Avec Élisabeth Borne, je suis très précisément le déploiement effectif, la tuyauterie budgétaire pour que ces crédits soient versés, mais, je tiens à le redire devant vous, ce sont 3 000 euros par apprenti pour tous les contrats d’apprentissage dans la fonction publique territoriale entre le 1er juillet et le 28 février.
Votre amendement porte sur les apprentis dans la fonction publique d’État.
D’abord, je m’engage à ce que nous remontions à 12 000 apprentis en 2021. C’est ambitieux, quand vous connaissez la réalité. Il y a notamment eu une décentralisation des montants pour que les ministères ne soient plus confrontés à une gestion budgétaire extrêmement compliquée, avec des décrets de transfert assez complexes sur la gestion des apprentis.
Aujourd’hui, nous nous heurtons à des freins qui ne sont pas monétaires ou financiers. Il y a, comme vous le pointez, un enjeu sur les liens avec les CFA, mais aussi sur la manière dont nous comptons les apprentis dans les effectifs de l’État. Dans le cadre de la loi du 6 août 2019 de transformation de la fonction publique, qu’Olivier Dussopt a portée, il est prévu que nous remettions au Parlement un rapport sur les freins à l’apprentissage dans la fonction publique. Je suis ce travail de très près et je suivrai les recommandations qui seront faites. Là aussi, vous pouvez compter sur mon engagement, aussi fort que celui que je mettrai pour que l’objectif de 12 000 apprentis dans la fonction publique d’État soit atteint en 2021.
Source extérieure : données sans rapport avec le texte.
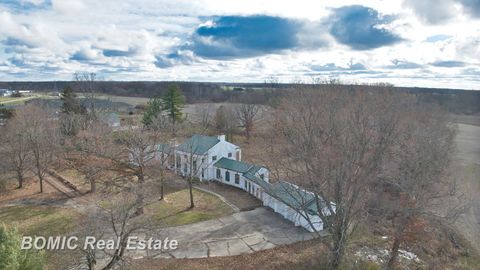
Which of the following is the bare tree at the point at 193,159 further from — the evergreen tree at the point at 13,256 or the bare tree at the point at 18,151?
the evergreen tree at the point at 13,256

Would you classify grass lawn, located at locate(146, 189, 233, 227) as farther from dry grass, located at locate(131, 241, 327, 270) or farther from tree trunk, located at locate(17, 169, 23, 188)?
tree trunk, located at locate(17, 169, 23, 188)

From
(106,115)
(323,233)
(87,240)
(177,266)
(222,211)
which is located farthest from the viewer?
(106,115)

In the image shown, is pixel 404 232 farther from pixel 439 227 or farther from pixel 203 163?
pixel 203 163

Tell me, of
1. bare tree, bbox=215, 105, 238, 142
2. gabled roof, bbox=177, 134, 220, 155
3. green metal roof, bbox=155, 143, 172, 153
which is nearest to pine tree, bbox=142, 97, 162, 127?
bare tree, bbox=215, 105, 238, 142

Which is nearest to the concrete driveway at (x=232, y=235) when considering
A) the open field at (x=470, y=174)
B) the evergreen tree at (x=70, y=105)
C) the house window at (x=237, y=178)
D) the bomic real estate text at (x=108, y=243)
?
the bomic real estate text at (x=108, y=243)

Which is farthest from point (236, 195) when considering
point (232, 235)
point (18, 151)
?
point (18, 151)

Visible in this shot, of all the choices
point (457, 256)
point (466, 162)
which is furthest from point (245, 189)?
point (466, 162)
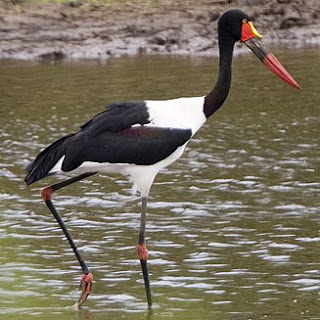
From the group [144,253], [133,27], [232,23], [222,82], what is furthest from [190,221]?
[133,27]

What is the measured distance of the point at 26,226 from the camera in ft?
33.7

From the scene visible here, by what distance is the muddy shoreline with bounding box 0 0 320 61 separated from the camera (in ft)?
74.1

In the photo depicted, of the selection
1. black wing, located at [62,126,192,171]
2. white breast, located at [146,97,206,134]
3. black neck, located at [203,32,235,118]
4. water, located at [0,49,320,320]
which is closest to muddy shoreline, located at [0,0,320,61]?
water, located at [0,49,320,320]

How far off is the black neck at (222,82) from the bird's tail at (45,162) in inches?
39.9

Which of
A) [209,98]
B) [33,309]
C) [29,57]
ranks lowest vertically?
[29,57]

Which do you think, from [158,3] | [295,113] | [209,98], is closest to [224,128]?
[295,113]

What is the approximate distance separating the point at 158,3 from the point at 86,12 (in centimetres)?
149

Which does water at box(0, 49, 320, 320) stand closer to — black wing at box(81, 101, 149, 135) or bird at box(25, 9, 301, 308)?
bird at box(25, 9, 301, 308)

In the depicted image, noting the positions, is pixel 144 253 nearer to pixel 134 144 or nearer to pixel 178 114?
pixel 134 144

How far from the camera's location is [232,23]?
8375 millimetres

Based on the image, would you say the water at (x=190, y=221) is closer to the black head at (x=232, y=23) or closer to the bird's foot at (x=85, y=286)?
the bird's foot at (x=85, y=286)

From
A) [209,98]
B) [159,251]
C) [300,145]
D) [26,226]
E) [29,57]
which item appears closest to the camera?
[209,98]

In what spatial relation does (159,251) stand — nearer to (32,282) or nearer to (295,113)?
(32,282)

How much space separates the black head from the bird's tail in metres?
1.36
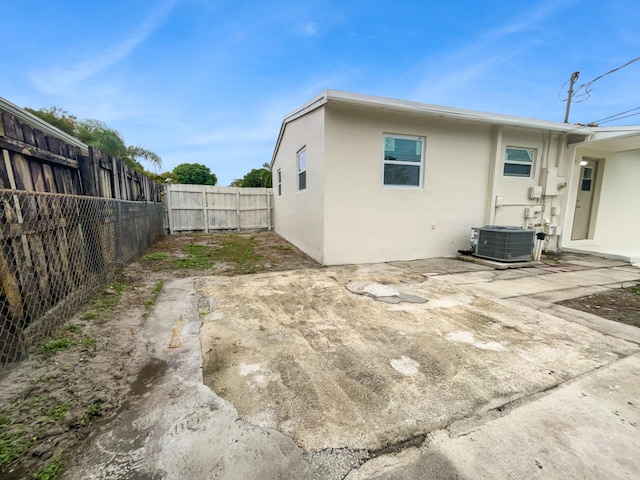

Je suis d’accord avec vous, monsieur le rapporteur spécial, s’il encourage les employeurs privés du pays à faire des démarches, l’État doit être exemplaire en tant qu’employeur public.
Cela concerne beaucoup de sujets dans mon ministère : la féminisation, sur laquelle je pourrai revenir, la protection sociale complémentaire, un sujet sur lequel je travaille actuellement de manière très résolue avec notamment les organisations syndicales et les employeurs territoriaux, hospitaliers et de l’État. Bref, autant de sujets où nous devons, nous employeurs publics, consacrer les moyens nécessaires pour avoir une fonction publique attractive, mobilisée, et qui prenne sa part dans le recrutement de la jeunesse.
Je suis défavorable à votre amendement, parce que je pense que la recentralisation sans les autres mesures autour ne résoudra pas le problème. Nous avons expérimenté le système des décrets de transfert, qui était devenu objectivement extrêmement compliqué. Sachez que je travaillerai vraiment avec vous, madame la rapporteure pour avis, une fois que ce rapport sera remis au Parlement, pour voir ce que nous mettons en œuvre et m’assurer que le contrôle de l’action du Gouvernement que vous menez est fait avec la plus grande transparence.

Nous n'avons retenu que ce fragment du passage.